Basic income recipients experience less financial risk
07 Apr 2019, 20:20 ( 6 Months ago) | updated: 08 Apr 2019, 01:41 ( 6 Months ago)
Survey respondents who received a basic income described their financial situation more positively than respondents in the control group.
They also experienced less stress and fewer financial worries than the control group, said the national social insurance institution-Kela in a press release.
Even recipients who had difficulty making ends meet experienced less stress than respondents in the control group.
According to Signe Jauhiainen of the Social Insurance Institution of Finland (Kela), the findings are interesting in that previous research has shown financial difficulties to be a bigger contributor to stress than other problems of everyday life. Still, the observations are preliminary and require further analysis.
Basic income recipients reported greater trust in societal institutions
Respondents who received a basic income had more trust in other people and in societal institutions – politicians, political parties, police and the courts – than members of the control group.
The respondents reported their trust on a scale of 0 to 10 (0 = do not trust at all, 10 = trust completely). The average score for trust in other people was 6.8 among basic income recipients and 6.3 in the control group. As for trust in politicians and political parties, the average score among basic income recipients was 4.5 compared to 4.0 among members of the control group. The average scores for trust in courts and the police were 7.2 and 6.9 respectively among basic income recipients and the control group members.
Recipients of a basic income also expressed greater confidence in their ability to have influence over their own lives, in their personal finances and in their prospects of finding employment (3.2) than members of the control group (2.9, scale of 1 to 5, 1 = bad confidence; 5 = good condfidence). These differences persisted even when various background factors, such as age, gender, educational attainment, health and place of residence, were controlled for.
According to Minna Ylikännö of Kela, trust in other people and in institutions is essential both to individual well-being and to the functioning of society at large.

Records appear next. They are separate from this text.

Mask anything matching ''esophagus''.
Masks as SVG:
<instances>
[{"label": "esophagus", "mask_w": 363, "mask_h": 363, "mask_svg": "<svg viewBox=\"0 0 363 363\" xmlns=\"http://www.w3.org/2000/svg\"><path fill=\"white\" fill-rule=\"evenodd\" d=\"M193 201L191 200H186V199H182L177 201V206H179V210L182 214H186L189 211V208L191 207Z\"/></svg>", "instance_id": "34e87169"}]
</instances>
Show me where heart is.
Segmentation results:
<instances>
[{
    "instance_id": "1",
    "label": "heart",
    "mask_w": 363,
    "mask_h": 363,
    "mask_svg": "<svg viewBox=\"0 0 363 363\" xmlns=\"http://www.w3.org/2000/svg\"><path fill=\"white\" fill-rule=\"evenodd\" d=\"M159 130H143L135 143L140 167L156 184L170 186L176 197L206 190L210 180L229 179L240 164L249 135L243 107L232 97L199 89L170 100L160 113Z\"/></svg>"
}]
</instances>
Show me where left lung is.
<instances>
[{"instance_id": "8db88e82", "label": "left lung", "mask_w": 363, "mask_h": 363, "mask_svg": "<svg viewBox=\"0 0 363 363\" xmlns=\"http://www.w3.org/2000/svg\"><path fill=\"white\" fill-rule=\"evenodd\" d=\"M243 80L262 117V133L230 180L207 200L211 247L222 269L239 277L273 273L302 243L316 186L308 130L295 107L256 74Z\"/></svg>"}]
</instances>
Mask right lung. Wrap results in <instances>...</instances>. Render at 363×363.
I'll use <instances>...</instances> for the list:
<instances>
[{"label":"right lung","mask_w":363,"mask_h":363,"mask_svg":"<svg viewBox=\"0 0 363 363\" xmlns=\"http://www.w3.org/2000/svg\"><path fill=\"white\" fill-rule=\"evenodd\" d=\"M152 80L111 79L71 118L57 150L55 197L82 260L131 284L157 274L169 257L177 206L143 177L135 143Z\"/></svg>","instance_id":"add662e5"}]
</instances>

The survey was carried out by means of phone interviews immediately before the experiment was concluded. The response rate was 23% (31% for the recipients of a basic income and 20% for the control group). The survey data makes it possible to investigate individual experiences of economic well-being, financial control, stress and trust.
Ylikännö said that the response rate was rather low as is often the case with surveys. By combining the survey data with data available in various registries, it may be possible to see more clearly how representative the survey was, Ylikännö said.
Receiving a basic income did not decrease the recipients’ willingness to participate in employment services.
Persons who received a basic income during the experiment had no obligation to participate in services offered by the employment authorities. Nevertheless, they participated in such services nearly as much as others.
Register data for the first year of the experiment suggests that the basic income experiment did not have any effect on employment. The recipients were no more – or less – likely to be gainfully employed than members of the control group.
The evaluation study of the basic income experiment generates data that can be used when reshaping the social security system. Results will become available during 2019 and 2020.
In the experiment, 2,000 randomly selected unemployed persons were paid a monthly tax-exempt basic income of 560 euros regardless of any other income they may have had or whether they were actively looking for work. The experiment was begun on 1 January 2017 and ended on 31 December 2018.